::: DOCUMENT PASSAGE :::

This week Jonah Goldberg wrote a piece about the Supreme Court ruling in the Hobby Lobby case. Big-hearted pundit that he is, Jonah conceded with a condescending chuckle that indeed, Birth Control is not any of an employer's business. But because it is none of his business, he went on to argue, the employer shouldn't have to pay for it. He used a Game of Thrones reference to illustrate his point, but I think he would have done better to consider the First Ferengi Rule of Acquisition.
Let me explain what I mean.
In his editorial, Jonah used the example of an employee who enjoyed going to conventions and cosplaying as characters from The Game of Thrones. Since he is doing this in his free time, what he does is none of his boss's business. But, Jonah goes on to insist, the employee should not expect his boss to pay for his cosplaying either.
Now, setting aside his insinuation that birth control is something frivolous and self-indulgent, ("I could't decide which would be more fun; getting a tattoo, or walking past a line of people calling me a baby-killer so that a doctor could stick a piece of metal up my hoo-hah"), Jonah is missing an important point. From a certain point of view, the boss IS paying for the guy's cosplay.
How do I figure that? Well, the guy is paying for his weekend celebrating the works of George R.R. Martin with money he earned from his job; money his employer gave him. So it's his employer's money he's using.
Does that strike you as a stupid argument? Yeah, it strikes me that way too. And yet that argument lies at the heart of Hobby Lobby's case.
Hobby Lobby was saying, and a majority of the Court agreed with them, that if their Company health insurance policy was required to cover birth control, then the Company's money would be used to pay for something the Company found morally objectionable.
As I understand it, and I'm sure my sister-in-law who works in the insurance business would roll her eyes if she read this, (little chance of that), Health Insurance works something like this. Your Employer sets up a policy with the Insurance Company which it pays for every month. You pay into the policy too, out of every paycheck; (so Hobby Lobby isn't just objecting to its own money going to pay for BC, it's objecting to your money going there too).

:::

* _REQUIREMENT A_
Translate this sentence from the Hobby Lobby commentary into Spanish: "Since he is doing this in his free time, what he does is none of his boss's business."
* _REQUIREMENT B_
In one to three sentences, explain why the Hobby Lobby commentary claims that, from a certain point of view, the boss is paying for the employee's cosplay.
The data that follow are drawn from a separate source unrelated to this commentary.

::: DATA SECTION :::

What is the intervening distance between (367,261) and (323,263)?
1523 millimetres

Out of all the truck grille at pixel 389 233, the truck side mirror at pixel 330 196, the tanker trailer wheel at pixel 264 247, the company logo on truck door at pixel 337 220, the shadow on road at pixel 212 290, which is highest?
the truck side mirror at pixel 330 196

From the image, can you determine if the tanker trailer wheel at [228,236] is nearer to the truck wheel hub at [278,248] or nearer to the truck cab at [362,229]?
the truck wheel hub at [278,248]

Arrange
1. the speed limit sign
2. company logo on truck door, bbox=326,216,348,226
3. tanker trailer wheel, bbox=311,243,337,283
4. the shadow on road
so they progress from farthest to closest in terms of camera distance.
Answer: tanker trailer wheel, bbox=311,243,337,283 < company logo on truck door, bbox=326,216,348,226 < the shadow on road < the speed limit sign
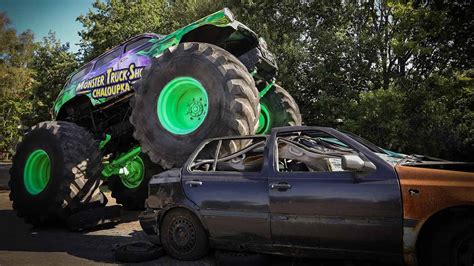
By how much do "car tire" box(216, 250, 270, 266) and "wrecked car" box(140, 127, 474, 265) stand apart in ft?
0.26

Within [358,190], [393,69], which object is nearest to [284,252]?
[358,190]

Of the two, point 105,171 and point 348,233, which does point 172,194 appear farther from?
point 105,171

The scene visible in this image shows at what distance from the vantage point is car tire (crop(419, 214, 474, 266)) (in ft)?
11.1

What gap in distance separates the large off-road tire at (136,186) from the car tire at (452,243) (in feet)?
21.3

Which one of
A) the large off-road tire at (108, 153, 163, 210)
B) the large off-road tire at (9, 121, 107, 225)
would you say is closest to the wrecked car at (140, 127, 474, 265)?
the large off-road tire at (9, 121, 107, 225)

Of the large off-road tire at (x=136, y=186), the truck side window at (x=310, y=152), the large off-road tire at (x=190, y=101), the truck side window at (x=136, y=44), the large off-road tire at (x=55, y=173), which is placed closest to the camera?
the truck side window at (x=310, y=152)

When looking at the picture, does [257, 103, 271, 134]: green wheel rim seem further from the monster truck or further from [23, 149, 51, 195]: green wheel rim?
[23, 149, 51, 195]: green wheel rim

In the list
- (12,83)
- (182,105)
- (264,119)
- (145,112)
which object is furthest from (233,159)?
(12,83)

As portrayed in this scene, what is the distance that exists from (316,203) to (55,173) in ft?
15.9

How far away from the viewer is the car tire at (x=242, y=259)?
4.19 metres

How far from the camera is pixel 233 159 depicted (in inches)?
194

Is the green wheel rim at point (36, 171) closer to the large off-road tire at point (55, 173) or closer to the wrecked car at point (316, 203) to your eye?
the large off-road tire at point (55, 173)

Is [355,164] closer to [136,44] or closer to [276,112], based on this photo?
[276,112]

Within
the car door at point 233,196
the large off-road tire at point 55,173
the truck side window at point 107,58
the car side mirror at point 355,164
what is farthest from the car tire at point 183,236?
the truck side window at point 107,58
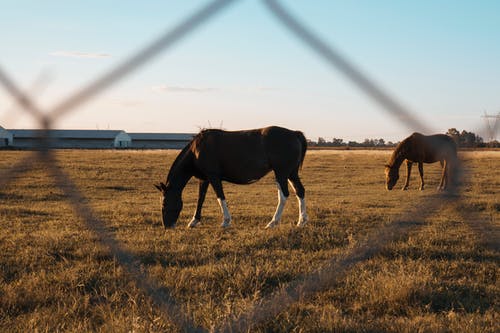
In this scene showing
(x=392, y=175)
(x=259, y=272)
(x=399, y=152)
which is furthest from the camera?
(x=392, y=175)

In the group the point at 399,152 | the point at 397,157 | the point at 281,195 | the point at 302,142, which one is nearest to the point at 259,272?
the point at 281,195

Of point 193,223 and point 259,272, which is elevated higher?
point 259,272

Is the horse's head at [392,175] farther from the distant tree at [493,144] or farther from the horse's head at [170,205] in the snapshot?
the distant tree at [493,144]

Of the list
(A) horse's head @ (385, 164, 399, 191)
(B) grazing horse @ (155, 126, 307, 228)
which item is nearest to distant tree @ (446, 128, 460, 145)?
(B) grazing horse @ (155, 126, 307, 228)

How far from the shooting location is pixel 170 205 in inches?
370

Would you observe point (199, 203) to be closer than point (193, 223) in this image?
No

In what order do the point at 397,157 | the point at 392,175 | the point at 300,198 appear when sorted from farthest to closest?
the point at 397,157, the point at 392,175, the point at 300,198

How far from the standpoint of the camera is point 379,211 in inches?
445

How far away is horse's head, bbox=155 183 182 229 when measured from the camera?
9150 millimetres

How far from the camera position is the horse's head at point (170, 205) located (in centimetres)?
915

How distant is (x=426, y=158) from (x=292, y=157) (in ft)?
26.4

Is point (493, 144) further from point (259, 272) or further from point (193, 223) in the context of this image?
point (193, 223)

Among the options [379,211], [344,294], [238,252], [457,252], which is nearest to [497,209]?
[379,211]

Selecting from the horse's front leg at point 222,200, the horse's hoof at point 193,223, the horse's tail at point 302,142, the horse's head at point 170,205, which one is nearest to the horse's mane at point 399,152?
the horse's tail at point 302,142
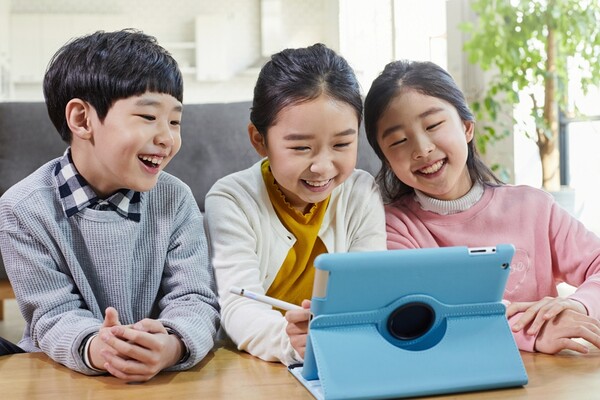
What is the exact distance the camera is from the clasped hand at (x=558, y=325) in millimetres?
1026

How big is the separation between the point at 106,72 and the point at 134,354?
0.47 metres

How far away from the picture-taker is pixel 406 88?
4.33ft

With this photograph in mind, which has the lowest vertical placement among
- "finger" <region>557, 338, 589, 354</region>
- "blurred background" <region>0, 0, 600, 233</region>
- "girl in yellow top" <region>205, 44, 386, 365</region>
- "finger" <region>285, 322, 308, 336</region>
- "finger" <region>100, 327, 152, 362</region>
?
"finger" <region>557, 338, 589, 354</region>

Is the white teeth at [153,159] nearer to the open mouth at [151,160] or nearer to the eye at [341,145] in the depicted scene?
the open mouth at [151,160]

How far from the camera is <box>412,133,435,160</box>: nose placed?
128 cm

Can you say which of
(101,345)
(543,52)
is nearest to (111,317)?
(101,345)

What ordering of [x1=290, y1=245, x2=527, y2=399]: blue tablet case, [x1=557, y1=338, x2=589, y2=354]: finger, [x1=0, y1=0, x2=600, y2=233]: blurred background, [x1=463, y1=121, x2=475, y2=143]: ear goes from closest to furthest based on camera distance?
[x1=290, y1=245, x2=527, y2=399]: blue tablet case, [x1=557, y1=338, x2=589, y2=354]: finger, [x1=463, y1=121, x2=475, y2=143]: ear, [x1=0, y1=0, x2=600, y2=233]: blurred background

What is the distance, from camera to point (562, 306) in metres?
1.08

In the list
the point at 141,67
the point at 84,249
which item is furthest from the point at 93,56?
the point at 84,249

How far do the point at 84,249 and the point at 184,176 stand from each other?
1143mm

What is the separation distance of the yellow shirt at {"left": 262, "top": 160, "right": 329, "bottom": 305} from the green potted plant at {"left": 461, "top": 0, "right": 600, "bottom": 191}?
7.02 ft

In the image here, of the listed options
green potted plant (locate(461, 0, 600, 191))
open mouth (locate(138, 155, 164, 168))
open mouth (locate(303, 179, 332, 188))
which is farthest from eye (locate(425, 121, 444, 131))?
green potted plant (locate(461, 0, 600, 191))

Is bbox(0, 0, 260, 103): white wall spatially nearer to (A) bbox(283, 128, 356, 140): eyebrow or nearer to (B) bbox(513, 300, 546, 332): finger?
(A) bbox(283, 128, 356, 140): eyebrow

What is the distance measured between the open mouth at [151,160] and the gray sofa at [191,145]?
1.13m
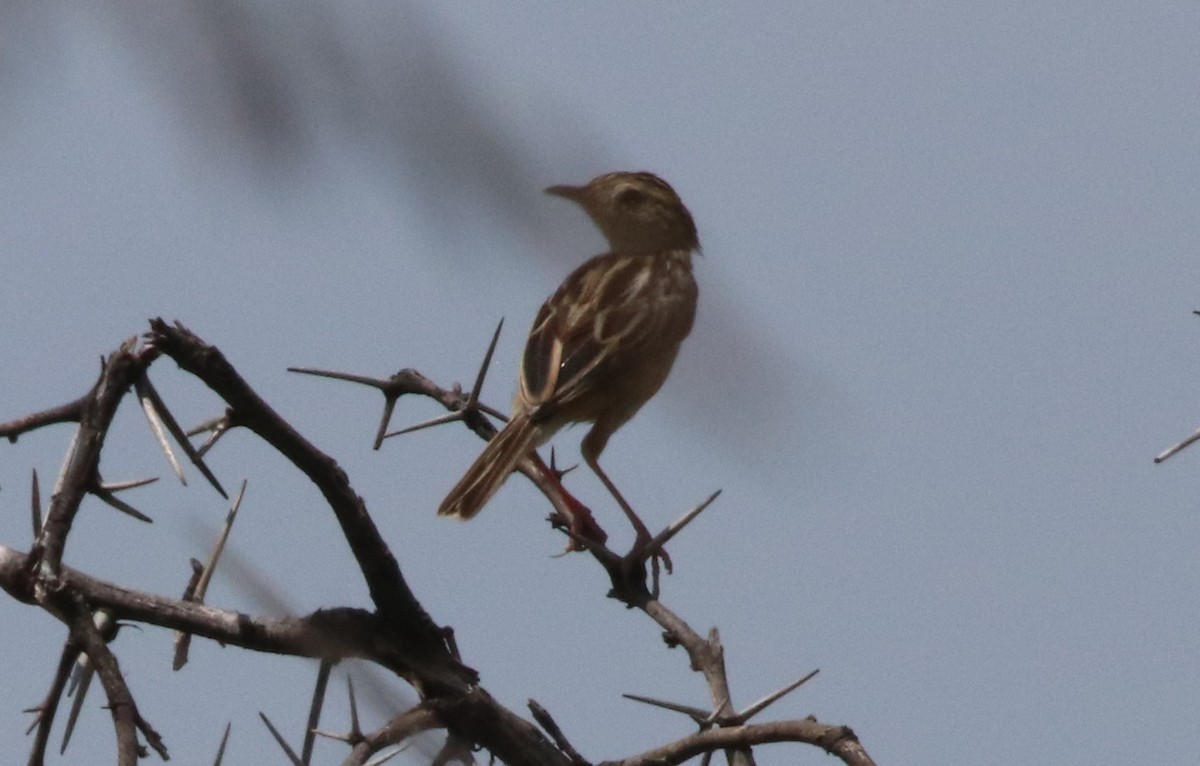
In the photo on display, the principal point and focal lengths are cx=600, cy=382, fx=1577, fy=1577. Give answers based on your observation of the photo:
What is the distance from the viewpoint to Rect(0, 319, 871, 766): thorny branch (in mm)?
2897

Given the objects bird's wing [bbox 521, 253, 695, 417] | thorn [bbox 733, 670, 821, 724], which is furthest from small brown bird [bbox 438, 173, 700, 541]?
thorn [bbox 733, 670, 821, 724]

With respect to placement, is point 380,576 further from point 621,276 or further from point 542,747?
point 621,276

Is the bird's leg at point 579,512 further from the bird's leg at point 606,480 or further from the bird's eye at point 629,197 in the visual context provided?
the bird's eye at point 629,197

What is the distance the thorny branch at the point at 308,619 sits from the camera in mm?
2897

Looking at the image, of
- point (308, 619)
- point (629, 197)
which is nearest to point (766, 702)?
point (308, 619)

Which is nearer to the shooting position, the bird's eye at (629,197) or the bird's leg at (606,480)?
the bird's leg at (606,480)

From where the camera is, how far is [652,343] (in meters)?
7.18

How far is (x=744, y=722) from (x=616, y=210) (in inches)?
198

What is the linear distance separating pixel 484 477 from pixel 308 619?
99.0 inches

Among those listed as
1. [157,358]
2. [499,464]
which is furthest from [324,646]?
[499,464]

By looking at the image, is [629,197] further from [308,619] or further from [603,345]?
[308,619]

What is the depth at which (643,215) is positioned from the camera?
836 centimetres

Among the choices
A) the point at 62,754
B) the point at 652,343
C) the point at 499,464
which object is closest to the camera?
the point at 62,754

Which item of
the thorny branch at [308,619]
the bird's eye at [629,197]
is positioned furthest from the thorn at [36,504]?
the bird's eye at [629,197]
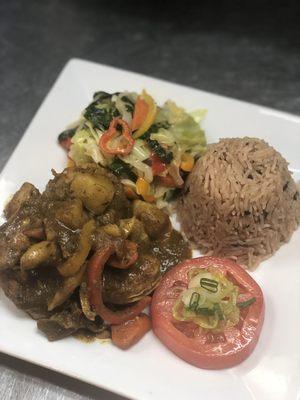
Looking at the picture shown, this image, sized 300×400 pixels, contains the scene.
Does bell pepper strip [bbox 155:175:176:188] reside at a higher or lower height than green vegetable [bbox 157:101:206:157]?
lower

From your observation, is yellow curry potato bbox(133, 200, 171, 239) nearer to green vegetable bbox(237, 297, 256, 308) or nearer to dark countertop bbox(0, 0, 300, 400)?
green vegetable bbox(237, 297, 256, 308)

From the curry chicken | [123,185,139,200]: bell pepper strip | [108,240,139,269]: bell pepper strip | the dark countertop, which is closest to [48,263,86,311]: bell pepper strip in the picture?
the curry chicken

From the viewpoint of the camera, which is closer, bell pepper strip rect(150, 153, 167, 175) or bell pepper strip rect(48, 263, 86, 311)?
bell pepper strip rect(48, 263, 86, 311)

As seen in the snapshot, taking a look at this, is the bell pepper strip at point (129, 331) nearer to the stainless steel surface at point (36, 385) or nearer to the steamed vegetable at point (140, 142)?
the stainless steel surface at point (36, 385)

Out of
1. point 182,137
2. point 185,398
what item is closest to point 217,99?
Result: point 182,137

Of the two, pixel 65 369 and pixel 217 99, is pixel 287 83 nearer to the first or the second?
pixel 217 99

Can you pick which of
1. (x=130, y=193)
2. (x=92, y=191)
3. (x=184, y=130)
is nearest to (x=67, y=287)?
(x=92, y=191)
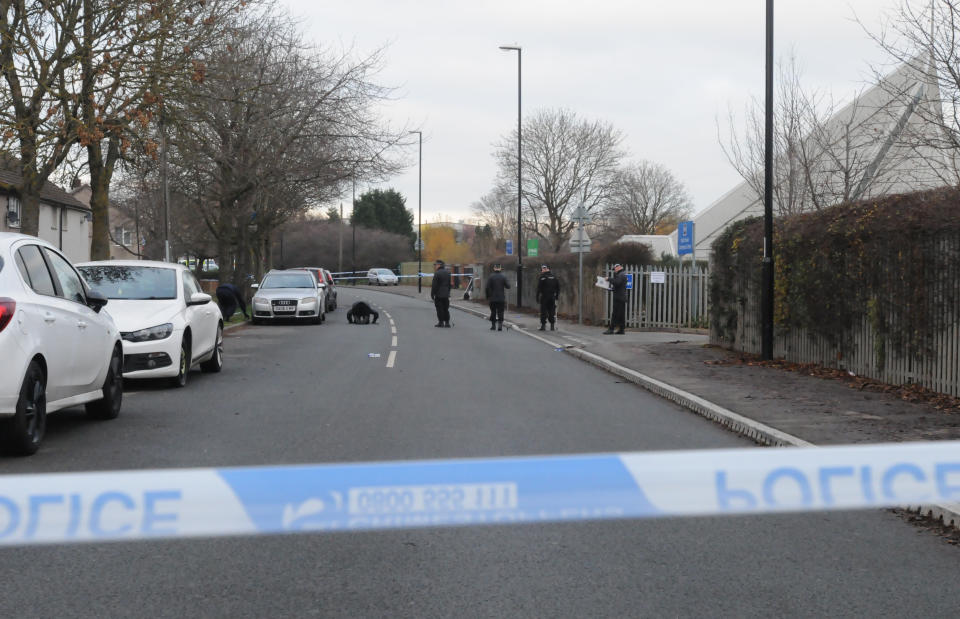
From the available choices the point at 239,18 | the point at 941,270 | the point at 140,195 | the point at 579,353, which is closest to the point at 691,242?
the point at 579,353

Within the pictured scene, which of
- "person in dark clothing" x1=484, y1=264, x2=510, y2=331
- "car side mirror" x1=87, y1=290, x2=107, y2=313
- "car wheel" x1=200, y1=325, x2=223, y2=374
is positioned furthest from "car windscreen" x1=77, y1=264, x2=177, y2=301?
"person in dark clothing" x1=484, y1=264, x2=510, y2=331

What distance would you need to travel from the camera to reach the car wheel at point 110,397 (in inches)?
345

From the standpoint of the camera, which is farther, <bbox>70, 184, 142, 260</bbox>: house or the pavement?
<bbox>70, 184, 142, 260</bbox>: house

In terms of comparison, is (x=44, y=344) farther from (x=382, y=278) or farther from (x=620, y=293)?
(x=382, y=278)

:::

* _TASK SOLUTION A_
Como lo hace en su tiempo libre, lo que hace no es asunto de su jefe.

* _TASK SOLUTION B_
The employee pays for his weekend celebrating the works of George R.R. Martin with money he earned from his job, which is money his employer gave him. By that reasoning, the money he spends on cosplay is his employer's money.